--- Records to process ---
.....
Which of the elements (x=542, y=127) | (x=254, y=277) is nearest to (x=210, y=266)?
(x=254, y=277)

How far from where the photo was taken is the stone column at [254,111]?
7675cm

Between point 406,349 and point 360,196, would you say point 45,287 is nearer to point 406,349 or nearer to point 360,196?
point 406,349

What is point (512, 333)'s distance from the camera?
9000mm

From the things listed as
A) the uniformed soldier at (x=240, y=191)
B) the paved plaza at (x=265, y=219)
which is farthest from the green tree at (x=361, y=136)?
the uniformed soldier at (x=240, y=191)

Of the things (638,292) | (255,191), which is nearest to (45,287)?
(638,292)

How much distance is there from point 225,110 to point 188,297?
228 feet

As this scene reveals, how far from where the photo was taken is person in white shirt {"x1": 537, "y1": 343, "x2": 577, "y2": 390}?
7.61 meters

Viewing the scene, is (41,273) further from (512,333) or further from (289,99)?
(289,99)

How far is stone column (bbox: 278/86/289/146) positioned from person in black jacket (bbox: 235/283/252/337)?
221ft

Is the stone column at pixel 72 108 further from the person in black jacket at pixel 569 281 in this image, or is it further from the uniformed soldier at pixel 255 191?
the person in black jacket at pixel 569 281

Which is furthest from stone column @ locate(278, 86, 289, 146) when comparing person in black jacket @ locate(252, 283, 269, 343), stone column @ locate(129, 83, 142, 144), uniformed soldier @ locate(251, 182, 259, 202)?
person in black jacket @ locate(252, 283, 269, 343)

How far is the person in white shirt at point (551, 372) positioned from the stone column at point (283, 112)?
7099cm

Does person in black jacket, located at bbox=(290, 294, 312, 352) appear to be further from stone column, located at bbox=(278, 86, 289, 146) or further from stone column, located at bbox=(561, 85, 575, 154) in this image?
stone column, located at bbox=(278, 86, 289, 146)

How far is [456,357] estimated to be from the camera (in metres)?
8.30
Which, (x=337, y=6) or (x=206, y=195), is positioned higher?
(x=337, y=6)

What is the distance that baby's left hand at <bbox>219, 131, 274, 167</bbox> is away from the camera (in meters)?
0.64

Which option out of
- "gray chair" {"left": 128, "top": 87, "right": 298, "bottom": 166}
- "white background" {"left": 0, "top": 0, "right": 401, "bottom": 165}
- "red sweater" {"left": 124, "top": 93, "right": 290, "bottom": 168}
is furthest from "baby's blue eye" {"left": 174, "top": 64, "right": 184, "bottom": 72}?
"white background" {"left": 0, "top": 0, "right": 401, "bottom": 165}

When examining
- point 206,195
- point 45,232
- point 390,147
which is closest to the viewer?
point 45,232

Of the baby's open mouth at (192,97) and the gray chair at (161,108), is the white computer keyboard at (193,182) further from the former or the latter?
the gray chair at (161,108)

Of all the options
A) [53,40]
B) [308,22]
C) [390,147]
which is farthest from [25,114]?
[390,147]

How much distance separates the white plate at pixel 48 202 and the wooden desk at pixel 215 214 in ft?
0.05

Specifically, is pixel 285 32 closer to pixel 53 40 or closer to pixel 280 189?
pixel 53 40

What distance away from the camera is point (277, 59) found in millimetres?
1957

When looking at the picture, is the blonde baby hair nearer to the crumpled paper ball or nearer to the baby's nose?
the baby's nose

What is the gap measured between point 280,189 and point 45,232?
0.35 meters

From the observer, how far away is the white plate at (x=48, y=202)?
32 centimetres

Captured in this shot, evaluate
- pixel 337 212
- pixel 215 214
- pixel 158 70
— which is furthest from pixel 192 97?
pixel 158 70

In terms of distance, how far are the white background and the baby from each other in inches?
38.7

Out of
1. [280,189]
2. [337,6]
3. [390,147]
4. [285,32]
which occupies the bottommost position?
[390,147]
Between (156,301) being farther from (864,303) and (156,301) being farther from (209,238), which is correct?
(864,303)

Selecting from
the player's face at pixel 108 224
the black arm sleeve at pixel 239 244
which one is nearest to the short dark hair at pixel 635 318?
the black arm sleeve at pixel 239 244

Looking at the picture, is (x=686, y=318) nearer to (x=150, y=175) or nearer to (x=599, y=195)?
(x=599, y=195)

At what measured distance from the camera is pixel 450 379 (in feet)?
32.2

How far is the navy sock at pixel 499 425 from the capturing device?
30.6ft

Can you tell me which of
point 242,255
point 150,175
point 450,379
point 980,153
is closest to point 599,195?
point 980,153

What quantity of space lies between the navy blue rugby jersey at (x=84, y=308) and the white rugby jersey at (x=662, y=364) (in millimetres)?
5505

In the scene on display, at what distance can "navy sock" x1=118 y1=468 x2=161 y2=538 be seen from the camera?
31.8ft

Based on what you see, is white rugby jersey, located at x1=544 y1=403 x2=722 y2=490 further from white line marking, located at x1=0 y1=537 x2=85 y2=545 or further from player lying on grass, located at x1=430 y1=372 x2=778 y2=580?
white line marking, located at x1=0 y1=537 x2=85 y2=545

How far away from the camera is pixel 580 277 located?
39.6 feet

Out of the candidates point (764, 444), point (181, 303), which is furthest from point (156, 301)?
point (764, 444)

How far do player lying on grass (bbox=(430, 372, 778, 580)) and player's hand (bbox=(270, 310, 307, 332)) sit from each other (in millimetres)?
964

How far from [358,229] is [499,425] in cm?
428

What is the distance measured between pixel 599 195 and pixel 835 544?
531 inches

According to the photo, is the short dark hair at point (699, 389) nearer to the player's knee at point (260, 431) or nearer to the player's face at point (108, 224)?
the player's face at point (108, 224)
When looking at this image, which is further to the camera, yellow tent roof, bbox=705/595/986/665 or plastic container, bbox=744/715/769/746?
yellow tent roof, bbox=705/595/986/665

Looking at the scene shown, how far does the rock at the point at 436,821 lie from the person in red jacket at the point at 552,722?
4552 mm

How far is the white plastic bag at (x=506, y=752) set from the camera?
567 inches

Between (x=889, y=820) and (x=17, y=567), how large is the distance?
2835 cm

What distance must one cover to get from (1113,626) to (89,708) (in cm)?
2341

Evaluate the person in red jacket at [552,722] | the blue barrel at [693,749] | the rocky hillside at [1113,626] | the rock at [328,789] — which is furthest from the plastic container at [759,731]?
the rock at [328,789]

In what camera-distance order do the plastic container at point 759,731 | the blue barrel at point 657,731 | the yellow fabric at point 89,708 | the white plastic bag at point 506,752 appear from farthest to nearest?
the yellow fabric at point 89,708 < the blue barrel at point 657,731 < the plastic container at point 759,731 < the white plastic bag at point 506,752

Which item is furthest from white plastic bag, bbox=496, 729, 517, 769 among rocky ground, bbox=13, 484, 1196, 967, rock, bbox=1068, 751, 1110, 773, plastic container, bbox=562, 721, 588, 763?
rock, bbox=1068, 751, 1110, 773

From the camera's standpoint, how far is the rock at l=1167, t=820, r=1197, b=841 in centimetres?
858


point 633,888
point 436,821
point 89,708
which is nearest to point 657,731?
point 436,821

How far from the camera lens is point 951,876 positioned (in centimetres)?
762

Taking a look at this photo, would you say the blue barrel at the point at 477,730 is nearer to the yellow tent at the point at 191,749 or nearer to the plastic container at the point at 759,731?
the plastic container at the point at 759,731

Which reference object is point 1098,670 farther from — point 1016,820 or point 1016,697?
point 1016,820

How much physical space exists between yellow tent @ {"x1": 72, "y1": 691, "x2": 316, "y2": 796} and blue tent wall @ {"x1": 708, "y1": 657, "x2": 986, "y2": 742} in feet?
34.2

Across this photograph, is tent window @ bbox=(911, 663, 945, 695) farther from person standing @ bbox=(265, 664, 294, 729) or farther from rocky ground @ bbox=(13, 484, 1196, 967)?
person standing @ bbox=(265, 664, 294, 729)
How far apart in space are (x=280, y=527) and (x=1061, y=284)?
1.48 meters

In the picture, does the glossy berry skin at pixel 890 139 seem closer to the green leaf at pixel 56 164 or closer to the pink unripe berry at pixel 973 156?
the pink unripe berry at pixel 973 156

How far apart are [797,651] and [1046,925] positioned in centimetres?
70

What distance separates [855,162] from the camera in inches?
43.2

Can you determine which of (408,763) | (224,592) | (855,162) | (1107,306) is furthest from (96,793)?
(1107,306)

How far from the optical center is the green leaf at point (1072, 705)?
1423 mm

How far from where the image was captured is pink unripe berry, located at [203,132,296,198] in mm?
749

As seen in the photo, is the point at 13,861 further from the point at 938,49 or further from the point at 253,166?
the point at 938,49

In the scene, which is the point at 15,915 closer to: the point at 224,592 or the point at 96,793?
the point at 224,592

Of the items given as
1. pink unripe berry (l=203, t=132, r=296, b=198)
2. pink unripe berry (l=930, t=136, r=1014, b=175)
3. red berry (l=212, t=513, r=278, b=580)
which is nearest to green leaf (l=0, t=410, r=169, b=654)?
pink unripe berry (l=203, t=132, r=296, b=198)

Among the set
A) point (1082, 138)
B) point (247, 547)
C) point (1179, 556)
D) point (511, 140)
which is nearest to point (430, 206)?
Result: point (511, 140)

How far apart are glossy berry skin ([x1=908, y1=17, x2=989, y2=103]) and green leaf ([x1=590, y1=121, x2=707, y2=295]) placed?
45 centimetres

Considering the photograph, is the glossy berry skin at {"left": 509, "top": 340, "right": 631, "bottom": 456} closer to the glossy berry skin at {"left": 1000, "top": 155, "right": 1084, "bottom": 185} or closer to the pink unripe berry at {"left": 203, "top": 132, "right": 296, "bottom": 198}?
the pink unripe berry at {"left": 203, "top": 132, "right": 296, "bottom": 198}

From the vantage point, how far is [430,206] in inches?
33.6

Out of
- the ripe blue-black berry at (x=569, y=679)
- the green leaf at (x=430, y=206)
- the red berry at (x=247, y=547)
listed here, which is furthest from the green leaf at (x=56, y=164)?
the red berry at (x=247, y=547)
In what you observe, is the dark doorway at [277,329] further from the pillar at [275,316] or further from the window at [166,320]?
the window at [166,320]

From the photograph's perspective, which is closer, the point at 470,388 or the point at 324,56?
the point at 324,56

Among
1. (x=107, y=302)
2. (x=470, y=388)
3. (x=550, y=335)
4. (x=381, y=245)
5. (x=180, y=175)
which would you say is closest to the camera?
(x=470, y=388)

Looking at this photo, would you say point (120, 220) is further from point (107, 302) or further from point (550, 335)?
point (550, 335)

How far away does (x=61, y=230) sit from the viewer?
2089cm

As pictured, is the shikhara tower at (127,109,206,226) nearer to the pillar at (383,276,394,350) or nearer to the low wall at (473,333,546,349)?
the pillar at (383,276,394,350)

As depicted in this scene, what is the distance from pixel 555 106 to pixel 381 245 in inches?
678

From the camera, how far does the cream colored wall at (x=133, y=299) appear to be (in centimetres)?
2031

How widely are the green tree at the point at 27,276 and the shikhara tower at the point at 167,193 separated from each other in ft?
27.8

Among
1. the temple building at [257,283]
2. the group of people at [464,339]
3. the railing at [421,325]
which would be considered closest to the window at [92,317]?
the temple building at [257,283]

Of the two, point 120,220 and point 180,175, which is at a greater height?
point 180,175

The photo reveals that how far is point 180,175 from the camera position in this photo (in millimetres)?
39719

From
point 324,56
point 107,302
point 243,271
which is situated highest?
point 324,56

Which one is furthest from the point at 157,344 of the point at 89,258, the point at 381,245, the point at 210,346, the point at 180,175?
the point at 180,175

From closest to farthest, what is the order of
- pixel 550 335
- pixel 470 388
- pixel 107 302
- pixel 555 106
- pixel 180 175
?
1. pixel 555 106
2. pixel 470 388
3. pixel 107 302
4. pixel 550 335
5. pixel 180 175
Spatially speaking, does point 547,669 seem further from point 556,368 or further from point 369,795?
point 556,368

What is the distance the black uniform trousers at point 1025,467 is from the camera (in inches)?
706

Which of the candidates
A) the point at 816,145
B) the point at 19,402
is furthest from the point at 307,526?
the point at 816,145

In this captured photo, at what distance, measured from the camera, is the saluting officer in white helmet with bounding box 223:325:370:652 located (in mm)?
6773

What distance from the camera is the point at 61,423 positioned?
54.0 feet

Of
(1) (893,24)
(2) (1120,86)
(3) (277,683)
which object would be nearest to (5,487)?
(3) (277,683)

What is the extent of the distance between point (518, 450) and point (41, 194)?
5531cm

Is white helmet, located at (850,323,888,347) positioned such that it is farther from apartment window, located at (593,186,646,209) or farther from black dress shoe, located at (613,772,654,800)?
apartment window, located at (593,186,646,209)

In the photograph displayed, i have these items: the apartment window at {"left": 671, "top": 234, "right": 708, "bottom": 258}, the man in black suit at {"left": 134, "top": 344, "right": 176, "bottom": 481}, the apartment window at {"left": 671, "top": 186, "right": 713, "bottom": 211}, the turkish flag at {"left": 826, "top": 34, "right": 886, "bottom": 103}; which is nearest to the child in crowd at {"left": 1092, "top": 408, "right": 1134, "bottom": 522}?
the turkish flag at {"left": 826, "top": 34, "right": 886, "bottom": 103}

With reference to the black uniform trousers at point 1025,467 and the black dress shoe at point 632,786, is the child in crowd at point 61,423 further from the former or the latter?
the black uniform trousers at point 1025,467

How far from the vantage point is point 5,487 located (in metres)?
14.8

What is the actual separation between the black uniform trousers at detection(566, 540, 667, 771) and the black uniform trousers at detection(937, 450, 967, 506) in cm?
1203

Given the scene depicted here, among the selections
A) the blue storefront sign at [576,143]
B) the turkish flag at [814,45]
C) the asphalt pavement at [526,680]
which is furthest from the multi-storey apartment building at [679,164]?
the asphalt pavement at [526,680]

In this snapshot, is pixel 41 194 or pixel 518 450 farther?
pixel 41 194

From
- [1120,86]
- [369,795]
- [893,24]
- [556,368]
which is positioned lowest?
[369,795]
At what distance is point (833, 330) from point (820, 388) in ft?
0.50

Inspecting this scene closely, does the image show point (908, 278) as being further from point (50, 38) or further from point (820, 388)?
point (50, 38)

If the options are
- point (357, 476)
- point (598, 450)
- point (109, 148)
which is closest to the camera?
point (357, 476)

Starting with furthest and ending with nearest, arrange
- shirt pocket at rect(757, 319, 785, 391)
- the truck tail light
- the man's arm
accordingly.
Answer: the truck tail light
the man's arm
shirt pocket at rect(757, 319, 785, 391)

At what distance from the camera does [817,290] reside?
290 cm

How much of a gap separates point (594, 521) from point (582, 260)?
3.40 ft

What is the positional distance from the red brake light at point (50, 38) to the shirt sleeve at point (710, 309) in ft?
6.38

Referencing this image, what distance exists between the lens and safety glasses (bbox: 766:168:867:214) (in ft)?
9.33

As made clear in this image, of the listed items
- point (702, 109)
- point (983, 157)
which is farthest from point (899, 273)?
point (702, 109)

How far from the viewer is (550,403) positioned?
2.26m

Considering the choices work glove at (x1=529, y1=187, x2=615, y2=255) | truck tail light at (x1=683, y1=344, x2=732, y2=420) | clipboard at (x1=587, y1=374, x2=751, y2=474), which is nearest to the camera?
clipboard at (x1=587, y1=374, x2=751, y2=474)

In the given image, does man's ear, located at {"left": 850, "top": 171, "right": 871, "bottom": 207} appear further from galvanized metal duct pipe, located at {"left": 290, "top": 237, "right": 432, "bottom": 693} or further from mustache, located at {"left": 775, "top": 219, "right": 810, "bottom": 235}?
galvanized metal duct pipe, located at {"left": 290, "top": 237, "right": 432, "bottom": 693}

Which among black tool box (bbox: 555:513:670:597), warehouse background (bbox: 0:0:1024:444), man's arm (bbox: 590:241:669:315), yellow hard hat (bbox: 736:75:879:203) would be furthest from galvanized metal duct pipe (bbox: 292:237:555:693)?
.....
--- Aim ---
Make an exact copy of every line from the one with "If the options are" to the end of the data, with the first and last of those lines included.

--- Result ---
If the options are
- point (357, 476)
- point (598, 450)
- point (109, 148)
which is closest to the camera?
point (357, 476)

Starting with furthest and ending with nearest, arrange
- shirt pocket at rect(757, 319, 785, 391)
- the truck tail light
- the man's arm
accordingly.
Answer: the truck tail light
the man's arm
shirt pocket at rect(757, 319, 785, 391)

At what distance from the camera does [817,290] reside?
290 cm

How much of a gap separates point (594, 521) from point (582, 260)?
3.40 ft

What is the positional distance from the red brake light at point (50, 38) to the shirt sleeve at point (710, 309) in ft?
6.38

Referencing this image, what distance exists between the lens and safety glasses (bbox: 766:168:867:214) (in ft)?
9.33

As made clear in this image, of the listed items
- point (702, 109)
- point (983, 157)
which is farthest from point (899, 273)?
point (702, 109)

How far from the viewer is (550,403) positioned?
2.26m

Considering the choices work glove at (x1=529, y1=187, x2=615, y2=255) | truck tail light at (x1=683, y1=344, x2=732, y2=420) | clipboard at (x1=587, y1=374, x2=751, y2=474), which is nearest to the camera?
clipboard at (x1=587, y1=374, x2=751, y2=474)

In the given image, does man's ear, located at {"left": 850, "top": 171, "right": 871, "bottom": 207} appear further from galvanized metal duct pipe, located at {"left": 290, "top": 237, "right": 432, "bottom": 693} or further from mustache, located at {"left": 775, "top": 219, "right": 810, "bottom": 235}?
galvanized metal duct pipe, located at {"left": 290, "top": 237, "right": 432, "bottom": 693}

Which among black tool box (bbox: 555:513:670:597), warehouse background (bbox: 0:0:1024:444), man's arm (bbox: 590:241:669:315), yellow hard hat (bbox: 736:75:879:203) would be furthest from galvanized metal duct pipe (bbox: 292:237:555:693)?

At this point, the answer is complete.